2019-03-24, repo2docker upgrade and docker image cache wipe#

Summary#

User’s experienced long wait times for the images to build, fixed by banning the JupyterLab demo repository. The problem was that a single repository that is very popular and takes a long time to build will end up consuming all available “build slots”. Incident lasted most on Sunday day in Europe.

Timeline#

All times in UTC+1 (Zurich time)

2019-03-24 8:54#

Start of incident. New version of repo2docker is deployed and the build prefix is bumped. This effectively clears the docker image cache. Repositories start building. We quickly accumulate build pods. Things appear to work.

18:45#

Builds are backlogged. As not a lot of binders are running the auto-scaled cluster is small which limits the amount of resources available to build images. Decision taken to add two new nodes to provide additional resources for building pods

18:54#

Two new nodes were added as a separate node pool. These nodes had no “Local SSD” assigned to them. This was a mistake in setting up the node pool.

19:14#

New builds weren’t starting, number of running build pods kept decreasing. When triggering a new build and watching the logs we never see a log message that the build pod has been launched. This is consistent with the UI on the web interface. However unclear why the build pods are not being launch.

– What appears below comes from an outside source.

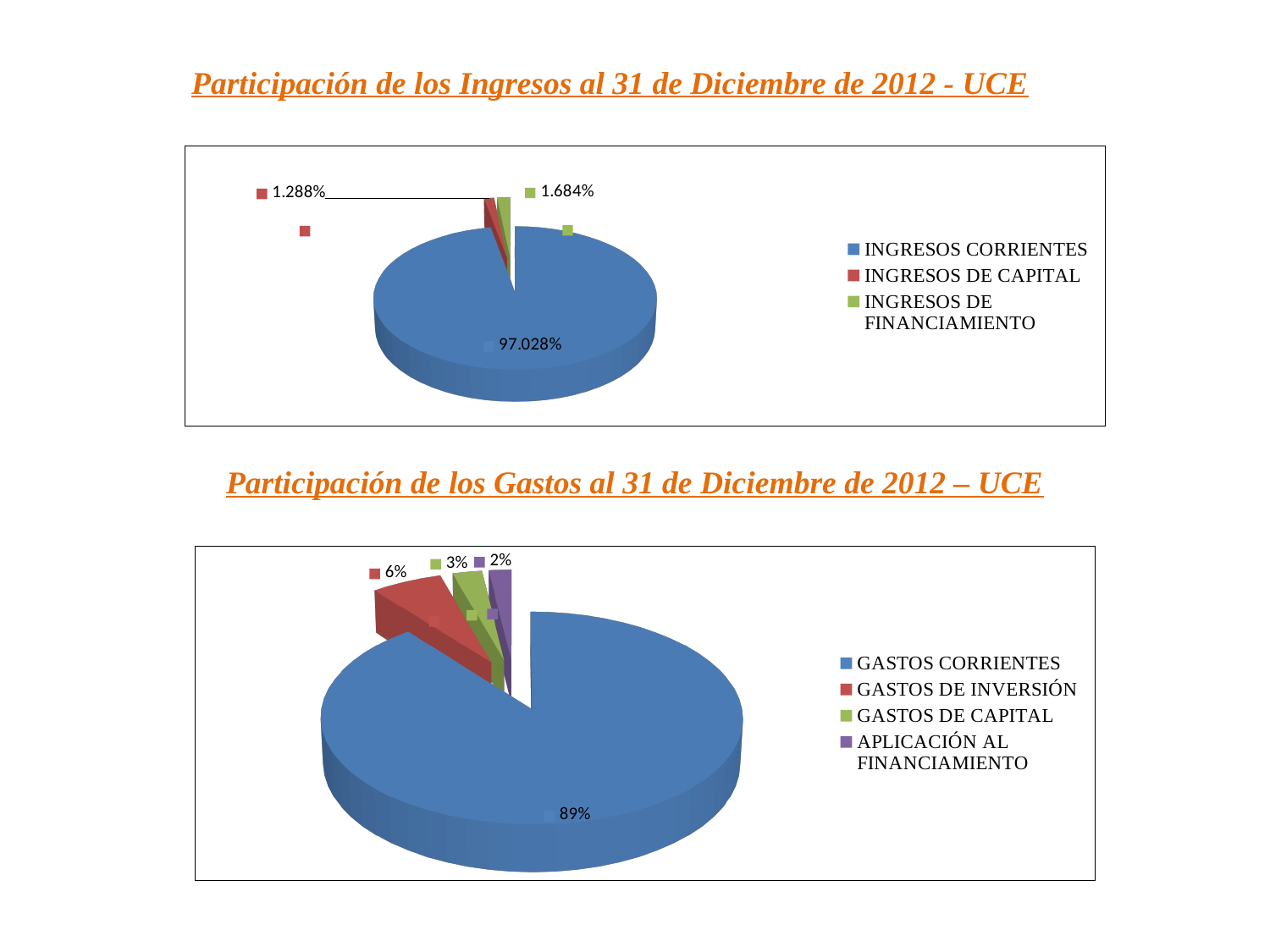
In the 'Participación de los Ingresos al 31 de Diciembre de 2012 - UCE' chart, what share does INGRESOS DE CAPITAL have? 1.288% In the 'Participación de los Ingresos al 31 de Diciembre de 2012 - UCE' chart, how many categories does the legend list? 3 What kind of chart is the 'Participación de los Ingresos al 31 de Diciembre de 2012 - UCE' chart? Pie chart In the 'Participación de los Gastos al 31 de Diciembre de 2012 – UCE' chart, how many categories does the legend list? 4 In the 'Participación de los Gastos al 31 de Diciembre de 2012 – UCE' chart, which category has the largest share? GASTOS CORRIENTES In the 'Participación de los Ingresos al 31 de Diciembre de 2012 - UCE' chart, which category has the smallest share? INGRESOS DE CAPITAL In the 'Participación de los Gastos al 31 de Diciembre de 2012 – UCE' chart, what share does APLICACIÓN AL FINANCIAMIENTO have? 2% In the 'Participación de los Ingresos al 31 de Diciembre de 2012 - UCE' chart, what share does INGRESOS DE FINANCIAMIENTO have? 1.684% In the 'Participación de los Gastos al 31 de Diciembre de 2012 – UCE' chart, what is the difference between the shares of GASTOS DE INVERSIÓN and GASTOS DE CAPITAL? 3% In the 'Participación de los Ingresos al 31 de Diciembre de 2012 - UCE' chart, what share does INGRESOS CORRIENTES have? 97.028% In the 'Participación de los Gastos al 31 de Diciembre de 2012 – UCE' chart, what share does GASTOS CORRIENTES have? 89% In the 'Participación de los Gastos al 31 de Diciembre de 2012 – UCE' chart, what share does GASTOS DE INVERSIÓN have? 6%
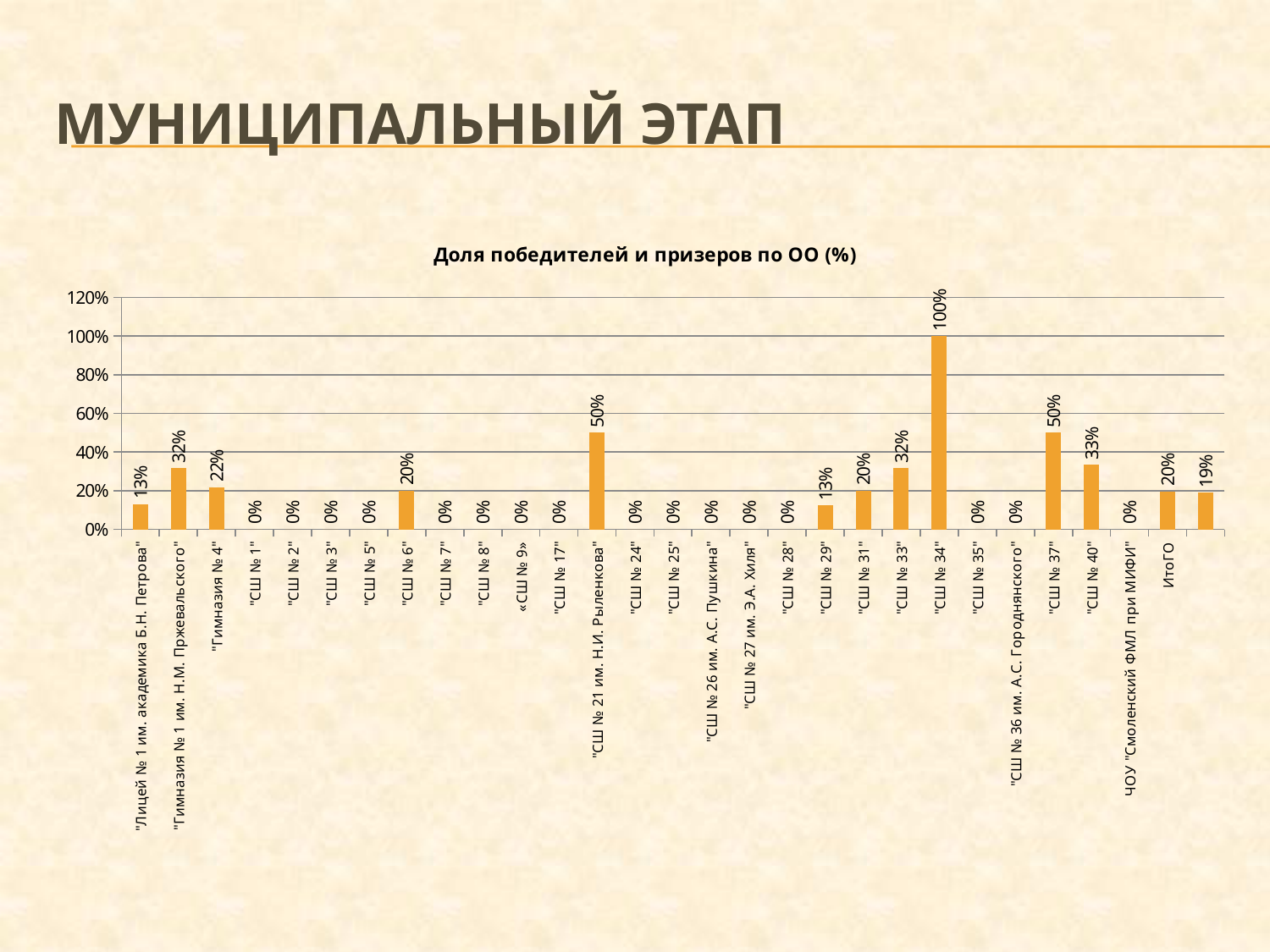
What is the value for "Гимназия № 4"? 22% What is the value for "СШ № 21 им. Н.И. Рыленкова"? 50% What is the difference between the values for "Гимназия № 1 им. Н.М. Пржевальского" and "Лицей № 1 им. академика Б.Н. Петрова"? 19% Which category has the highest value? "СШ № 34" What is the value for Итого? 20% Is the value for "СШ № 37" greater or less than 40%? greater What is the value for "СШ № 40"? 33% What is the difference between the values for "СШ № 34" and "СШ № 37"? 50% What is the value for "СШ № 34"? 100% Which is larger, the value for "СШ № 33" or the value for "СШ № 31"? "СШ № 33" What type of chart is shown on the slide? bar chart What is the title of the chart? Доля победителей и призеров по ОО (%)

Suspect something is “stuck” in the BinderHub pods, restarted one of them. New builds start happening.

19:57#

Reports of builds happening but then erroring with “no disk space”, images are not pushed to the registry. Notice that the extra node pool does not have local SSD drives after ssh’ing to some old and new nodes and comparing output of df -h on each. Recreate node pool with correctly configured nodes.

Restarted the second bhub pod.

22:18#

Notice that builds are not starting and number of running build pods is low.

Start investigating where the builds are queued. Added a new metric to the “Running Build Pods” chart on grafana to show number of builds “started” by BinderHub.

Each “build” is either someone requesting a repository that has not been built or is in the process of being built. The number of actually running builds keeps decreasing over time, while the number of “started builds” keeps growing. The big drop is when we deleted the build pod for the JupyterLab demo repository

22:36#

Decide to start a build for JupyterLab demo repo and then ban it to allow other repository builds to make progress. Once the JLab build is done we will unban it again.

2019-03-25 7:01am#

JupyterLab demo repo build completed, repository was unbanned again. Incident resolved.

Lessons learnt#

What went well#

List of things that went well. For example,

We managed to update repo2docker and wipe the build cache without causing a total outage.

What went wrong#

Things that could have gone better. Ideally these should result in concrete action items that have GitHub issues created for them and linked to under Action items. For example,

We generate a lot of load when wiping the cache and had no ready-to-go instructions for adding extra nodes to the cluster.

Where we got lucky#

These are good things that happened to us but not because we had planned for them. For example,

Users were super understanding and supportive that things were slow and builds did not start for several hours.

Action items#

Process improvements#

Need to devise a strategy for wiping the build cache without generating a huge load.

Documentation improvements#

Add a command that can be copy&pasted to add a new node pool to avoid configuration errors.

Technical improvements#

Change our build thread pool setup so that a single slow to build and popular repository does not end up using all available build slots.